Shipping Metrics to Centralized Instance

Problem

We want to ship metrics from our OpenShift clusters to a centralized instance. This will allow us to keep an overview over our managed clusters and keep us up-to-date on meta topics like managed upgrades.

OpenShift clusters may have millions of metrics, which - while technically easily possible - may come with a lot of resource usage, and thus cost. To reduce spending we need to be able to select which metrics to ship to the centralized instance.

Goals

Allow selecting metrics to be shipped to a centralized instance

Non-Goals

Manage the centralized instance
Manage scraping of metrics in the cluster

Proposals

Ship all recording rules

All recording rules are shipped to the centralized instance.
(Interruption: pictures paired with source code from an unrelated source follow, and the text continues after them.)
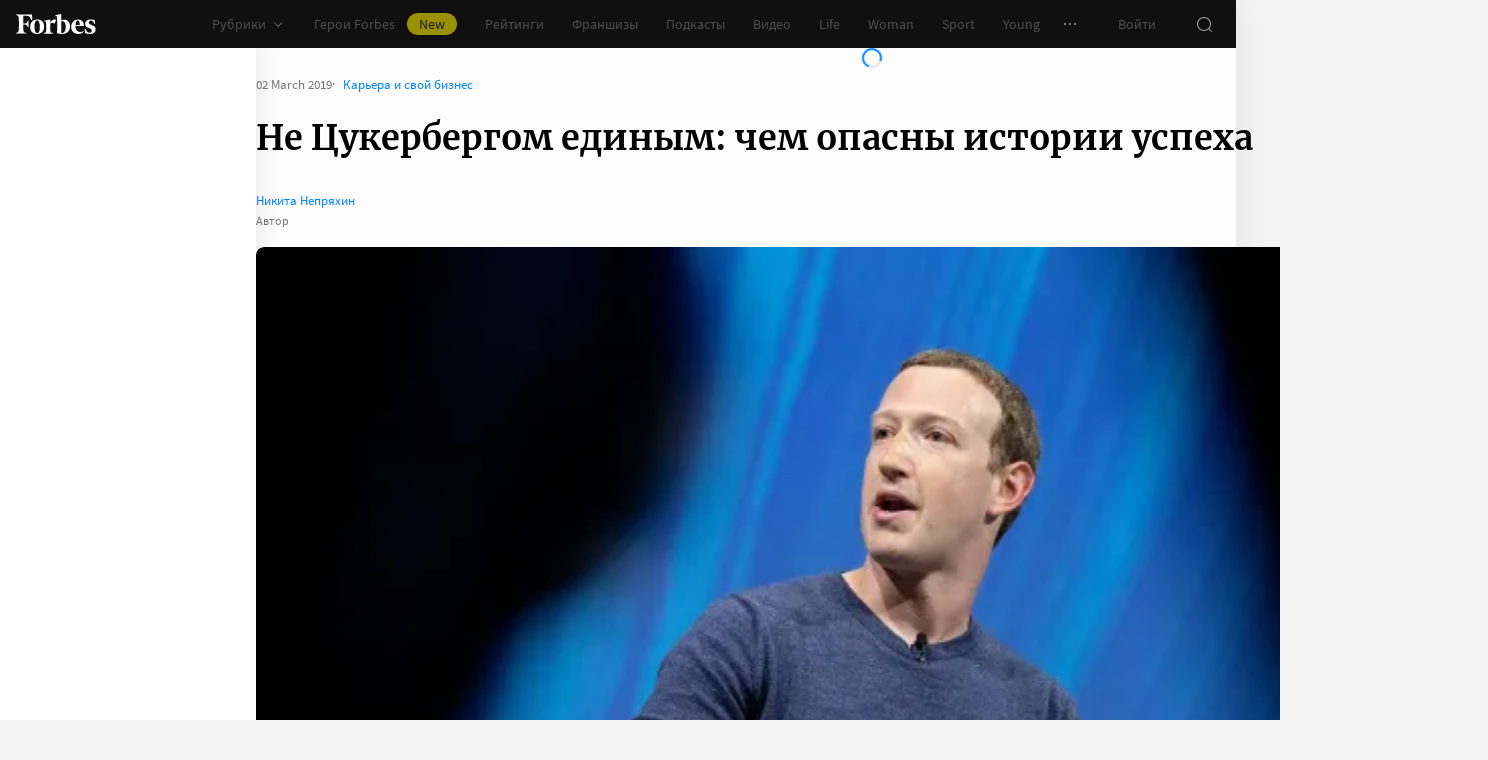

--- FILE ---
content_type: application/javascript; charset=utf-8
request_url: https://cdn.forbes.ru/_nuxt/Mu5PhNFj.js
body_size: 1071
content:
import{g as k,a as E,e as N,h as S,o as R}from"./C8I0cc4F.js";import{q as $,$ as v,f as C,z as y,r as g,I as B,n as A,x as c,P as n,U as T,a4 as m,W as a,V as I,X as p,Z as w,a0 as M,O as L,_ as P,a7 as U}from"./BdKIm_OM.js";import{N as Y,S as j}from"./04D1vcC5.js";const O="a",V=$({name:"Smi2",emits:["complete"],setup(e,{emit:f}){const _=v(),i=C(),u=y(()=>Y),h=y(()=>i.value?.slice(0,u.value)||[]),r=g({}),o=g({...k}),l=B(function*(){o.isRendered=!1;try{const s=yield fetch(j);o.isLoaded=!0;const d=s?.headers.get("Content-Type");if(!d||!d.includes("application/json"))return t("Response is not JSON",s);if(!s.ok)return t(`Request is complete with status ${s.status}`,s);const b=yield s.json();i.value=b.news,o.isRendered=!0}catch(s){t("",s)}finally{o.isCompleted=!0,f("complete",{error:r,state:o})}});function t(s="",d=""){o.withError=!0,r.message=s,console.error("[Smi2]",s,d)}return A(()=>{l.perform()}),{TYPE:O,baseNews:i,css:_,error:r,fetchNewsTask:l,news:h,newsQuantity:u,state:o}}}),D="_9HXcT",F="eJkj5",Q="m-x-j",X="RSug3",q="LU6Oo",z="DyT6k",H="_0eIf7",J="eidwf",W="E8xsQ",G={root:D,header:F,body:Q,typeB:X,typeA:q,item:z,image:H,content:J,loader:W},Z=["data-smi2-a","data-smi2-b","href"];function K(e,f,_,i,u,h){const r=N,o=S,l=R;return n(),c("div",{class:a({[e.css.root]:!0,[e.css[`type${e.TYPE.toUpperCase()}`]]:!0})},[T("header",{class:a(e.css.header)},[m(r,{name:"smi2"})],2),m(U,{class:a(e.css.body),name:"fade",tag:"div"},{default:I(()=>[(n(!0),c(w,null,M(e.news,(t,s)=>(n(),c(w,null,[!e.fetchNewsTask.isRunning||e.state.isRendered?(n(),c("a",{key:t.id||s,class:a(e.css.item),"data-smi2-a":e.TYPE==="a"&&s+1,"data-smi2-b":e.TYPE==="b"&&s+1,href:t.url,rel:"noopener nofollow",target:"_blank"},[t.img?(n(),L(o,{key:0,alt:t.title,class:a(e.css.image),image:{uri:t.img},"is-blurhash-enabled":!1,"should-crop":!1,"should-use-webp":!1},null,8,["alt","class","image"])):p("",!0),T("div",{class:a(e.css.content)},P(t.title),3)],10,Z)):p("",!0)],64))),256)),e.fetchNewsTask.isRunning||!e.state.isRendered?(n(),c("div",{key:"loader",class:a(e.css.loader)},[m(l)],2)):p("",!0)]),_:1},8,["class"])],2)}const x={$style:G},oe=E(V,[["render",K],["__cssModules",x]]);export{oe as default};


--- FILE ---
content_type: application/javascript; charset=utf-8
request_url: https://cdn.forbes.ru/_nuxt/CdZaRJ0K.js
body_size: 459
content:
import{_ as u,a as c,q as f}from"./C8I0cc4F.js";import{q as l,f as s,n as _,O as d,X as p,P as m,V as h,a1 as k}from"./BdKIm_OM.js";const b=l({name:"EditLink",props:{path:{default:"",type:String}},setup(e){const t=s(!1),n=s("");return _(async()=>{if(!e.path)return;const{default:r}=await u(async()=>{const{default:a}=await import("./BdKIm_OM.js").then(o=>o.aK);return{default:a}},[],import.meta.url);try{const a=r.get("forbes_jwt");a&&(t.value=!!JSON.parse(a));let o="https://iris.forbes.ru";/-canary(?:\.branch)*.forbes|localhost/i.test(location.href)&&(o="https://dev-iris.forbes.ru"),n.value=`${o}${e.path}`}catch{}}),{link:n,shouldRender:t}}});function y(e,t,n,r,a,o){const i=f;return e.shouldRender?(m(),d(i,{key:0,href:e.link,icon:"edit",size:"medium",tag:"a",target:"_blank",theme:"blue"},{default:h(()=>[...t[0]||(t[0]=[k(" Редактировать ",-1)])]),_:1},8,["href"])):p("",!0)}const w=c(b,[["render",y]]);export{w as default};


--- FILE ---
content_type: application/javascript; charset=utf-8
request_url: https://cdn.forbes.ru/_nuxt/04D1vcC5.js
body_size: -41
content:
const s=3,t="https://smi2.ru/data/js/90247.json";export{s as N,t as S};


--- FILE ---
content_type: application/javascript; charset=utf-8
request_url: https://cdn.forbes.ru/_nuxt/BcT94cGp.js
body_size: 262
content:
import p from"./QX_QuHlR.js";import"./ikk-6EQs.js";import"./C8I0cc4F.js";import"./BdKIm_OM.js";import"./CiA-FTje.js";import"./DV658kwR.js";import"./DIkq-6jT.js";import"./v9pBuQHy.js";import"./DncmwZVV.js";import"./Bak_m0qU.js";import"./C2oDv3F4.js";import"./BvgcBIrj.js";import"./CGVaJJwX.js";import"./Cd3rdH0A.js";import"./BDZb4gpe.js";import"./D_Dj6DRb.js";import"./CfRr4P65.js";import"./CbHNxcHp.js";import"./Dv1JjL9i.js";import"./Bwjqur4F.js";import"./D4wO8tqe.js";import"./BLi20st_.js";import"./CjvSga4R.js";import"./B81Lc7X9.js";import"./CMbu1k72.js";import"./BOTKSgIx.js";import"./idpzepwS.js";import"./CA2sW-kA.js";import"./04D1vcC5.js";import"./kLo-UeBk.js";import"./DKRFHhT7.js";import"./DdJ_yz21.js";import"./bd4gCcbz.js";import"./CdZaRJ0K.js";import"./RNPOY7JH.js";import"./BQsiHCcj.js";import"./DA7Hxi_b.js";import"./Cc-P1NcN.js";import"./Mu5PhNFj.js";import"./vsrc7cC5.js";import"./BFa5xItU.js";import"./WAPmA6lc.js";import"./C0kS1ytB.js";import"./D_ZVK2wm.js";import"./DkPXfHCi.js";export{p as default};
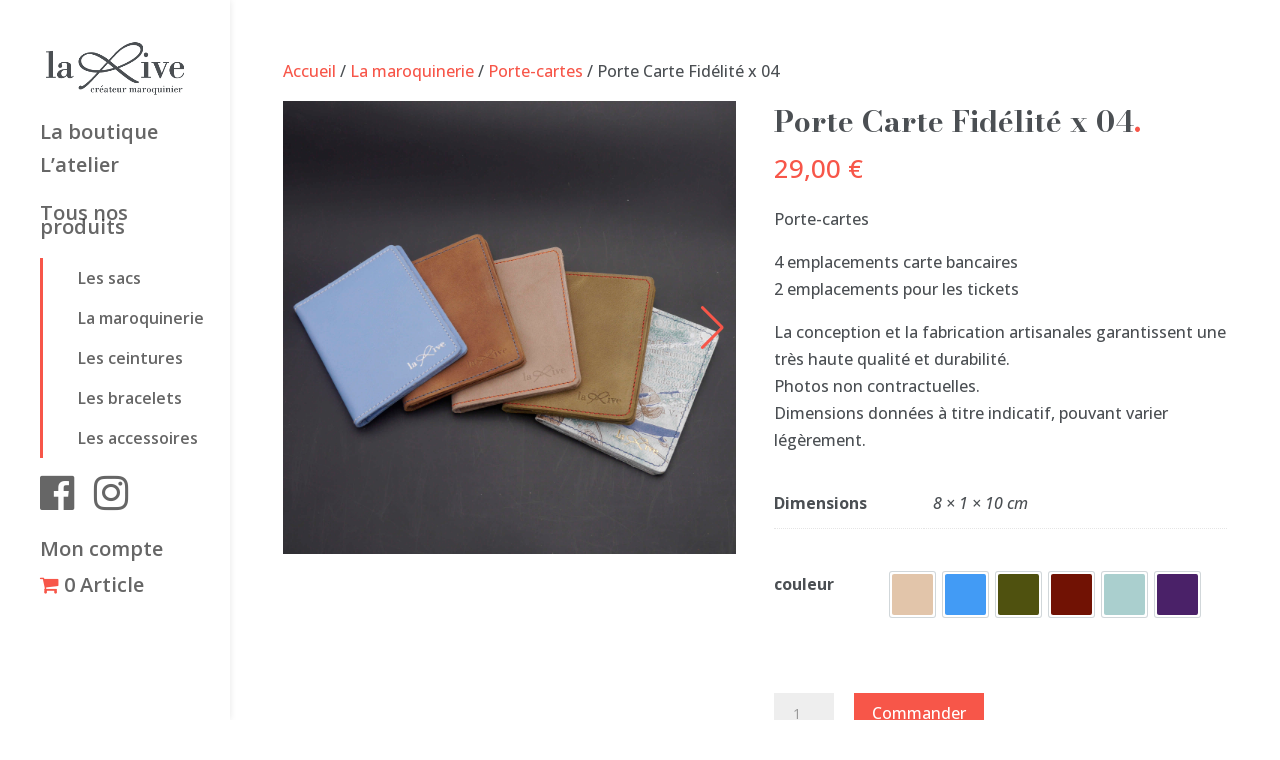

--- FILE ---
content_type: text/css
request_url: https://larive-maroquinier.fr/v2/wp-content/themes/divi-child/style.css?ver=4.19.0
body_size: -40
content:
/*
Theme Name: Divi Child
Template: Divi
*/


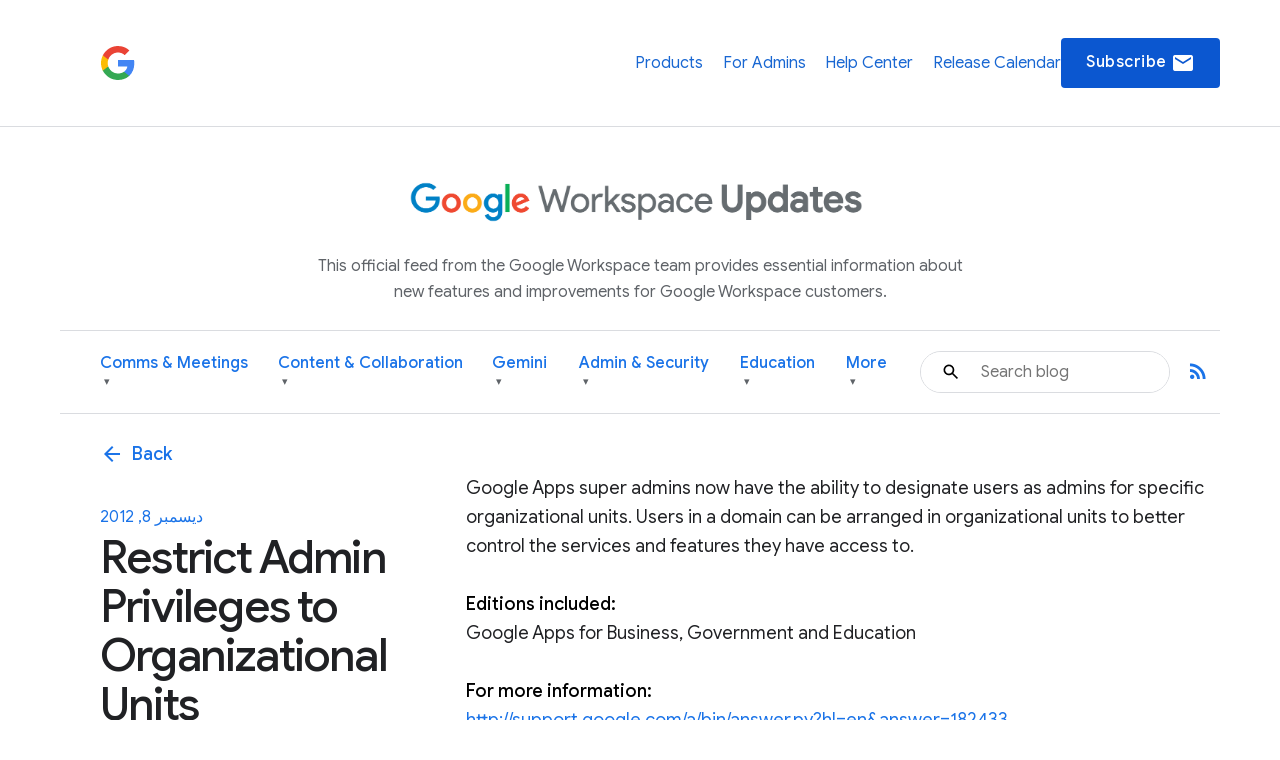

--- FILE ---
content_type: image/svg+xml
request_url: https://www.gstatic.com/images/branding/productlogos/googleg/v6/36px.svg
body_size: 116
content:
<svg xmlns="http://www.w3.org/2000/svg" height="36" viewBox="0 0 36 36" width="36"><path d="M34.32 18.39c0-1.17-.11-2.3-.29-3.39H18v6.48h9.4c-.38 2.19-1.59 4.05-3.42 5.31v4.1h5.28c3.2-2.97 5.06-7.33 5.06-12.5z" fill="#4285F4"/><path d="M18 35c4.59 0 8.44-1.52 11.25-4.12l-5.28-4.1c-1.57 1.08-3.59 1.71-5.97 1.71-4.51 0-8.33-3.02-9.73-7.11H2.82v4.23C5.62 31.18 11.36 35 18 35z" fill="#34A853"/><path d="M8.27 21.39c-.36-1.07-.57-2.21-.57-3.39s.21-2.32.58-3.39v-4.23H2.82C1.67 12.67 1 15.25 1 18s.67 5.33 1.82 7.63l5.45-4.24z" fill="#FBBC05"/><path d="M18 7.5c2.56 0 4.86.88 6.67 2.61l.01.02 4.7-4.7C26.43 2.68 22.59 1 18 1 11.36 1 5.62 4.82 2.82 10.37l5.45 4.23c1.4-4.08 5.22-7.1 9.73-7.1z" fill="#EA4335"/><path d="M1 1h34v34H1z" fill="none"/></svg>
This automatically ships alerts and many series from the OpenShift console dashboards.

It makes aggregation of metrics very easy and forces the user to think how and if the metrics should be aggregated.

Label metrics with a specific label if they should be shipped

Metrics that should be shipped are labeled with a static label like ship: true. This moves the configuration very close to the metric implementation.

The labeling would need to be done in the ServiceMonitor or PodMonitor resources. Most of those resources can’t be edited or patched on OpenShift clusters. This would make many metrics non-shippable.

Have an explicit list of time series to ship in the config hierarchy

We currently have a huge Regex in the Commodore hierarchy that selects metrics to be shipped. This is hard to maintain and not very flexible.

Through some Jsonnet functions, building the Regex, we can engineer a better way to manage which metrics to ship.

This allows us to store the configuration in a single place and have it easily editable.

Use separate tooling to ship metrics

We could use a separate tool to ship metrics to the centralized instance with more ergonomic shipping rules.

Grafana Agent has the exact same configuration as Prometheus and would not improve the configuration. It would also require us to run another tool on the cluster.

Telegraf doesn’t seem to be configurable and can’t filter metrics.

There’s some SaaS offerings, such as NewRelic, that have fancier filtering options. They’re not free and would require us to ship metrics to a third party.

Decision

We should ship all recording rules AND have an explicit list of time series to ship in the config hierarchy.

Rationale

Shipping all recording rules is a manageable amount of metrics and gives us a head start on identifying the most important metrics. It allows users to define recording rules for their own metrics and have them automatically shipped to the centralized instance.

Having an explicit list of time series to ship in the config hierarchy allows us to have a single source of truth for the metrics we want to ship. Allows experimentation and makes shipping metrics more accessible to users.